We’ve been home for two and a half weeks, and we’re still settling back in.

A few days after we got back to Girdwood, Liesl came down with the flu, which changed the math around here. Instead of two adults taking care of a baby and a dog, it was one adult taking care of a sick person, a baby and a dog. Now that she’s mostly on the mend, we’re making progress on the daunting, never-ending task of bringing order to our 1100-square-foot condo.

So, how was the road trip?

It’s a hard question to answer, because we didn’t have a clear goal when we set out.

At some point on the trip I posted on Facebook that “there, and back again,” might be the measure of this trip’s success. And we’ve done that.

It was quite an accomplishment to take the ferry from Whittier to Bellingham, and then put more than 5000 miles on the truck getting back to Alaska via the AlCan. Particularly with a baby (and a dog, for part of the trip).

But what was it for? Why did we go?

Collected material:
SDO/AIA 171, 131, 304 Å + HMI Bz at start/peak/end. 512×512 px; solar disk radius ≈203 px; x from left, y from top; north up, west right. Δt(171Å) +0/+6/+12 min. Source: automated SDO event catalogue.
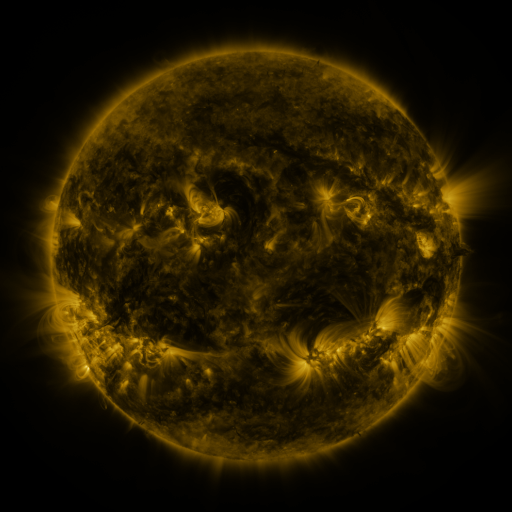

Instructions:
A) Please rewrite the part of the road-trip post that opens with the words containing "We’ve been home" and closes with "the road trip?", replacing "Girdwood" with "Anchorage".
B) According to the road-trip post, why did Liesl's flu change the math at home? Answer in one to three sentences.

Completed exercise:
A)
We’ve been home for two and a half weeks, and we’re still settling back in.

A few days after we got back to Anchorage, Liesl came down with the flu, which changed the math around here. Instead of two adults taking care of a baby and a dog, it was one adult taking care of a sick person, a baby and a dog. Now that she’s mostly on the mend, we’re making progress on the daunting, never-ending task of bringing order to our 1100-square-foot condo.

So, how was the road trip?

B) Instead of two adults taking care of a baby and a dog, there was one adult taking care of a sick person, a baby and a dog.